## INSTRUCTIONS TO FOLLOW
Only the pictures are dropped. Restate each line below word for word.

## DATASET CONTENT
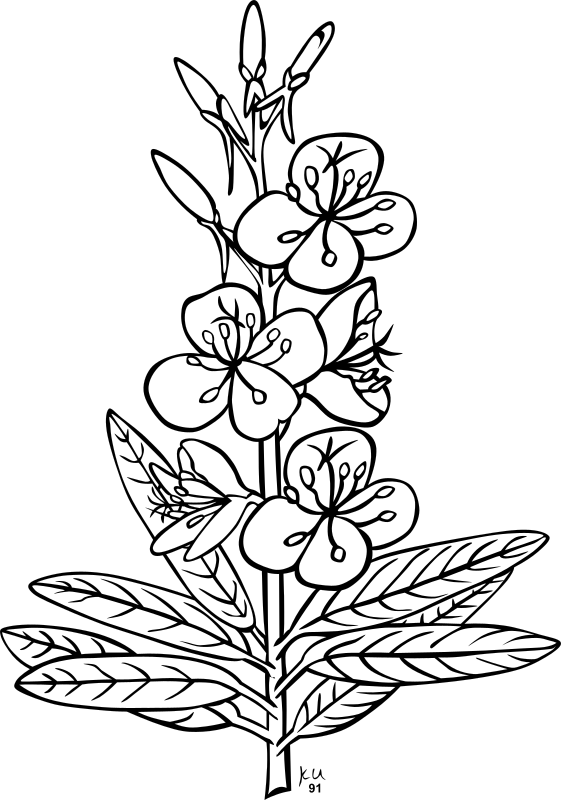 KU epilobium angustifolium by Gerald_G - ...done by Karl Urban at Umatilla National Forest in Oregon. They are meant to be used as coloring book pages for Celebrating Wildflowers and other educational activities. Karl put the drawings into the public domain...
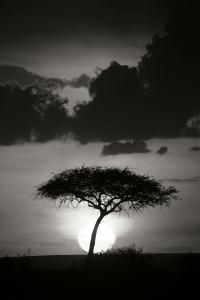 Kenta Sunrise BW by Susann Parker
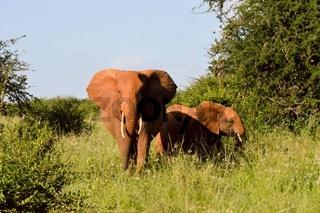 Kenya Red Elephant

## OUTPUT FOR THIS TASK
 KU epilobium angustifolium by Gerald_G - ...done by Karl Urban at Umatilla National Forest in Oregon. They are meant to be used as coloring book pages for Celebrating Wildflowers and other educational activities. Karl put the drawings into the public domain...
 Kenta Sunrise BW by Susann Parker
 Kenya Red Elephant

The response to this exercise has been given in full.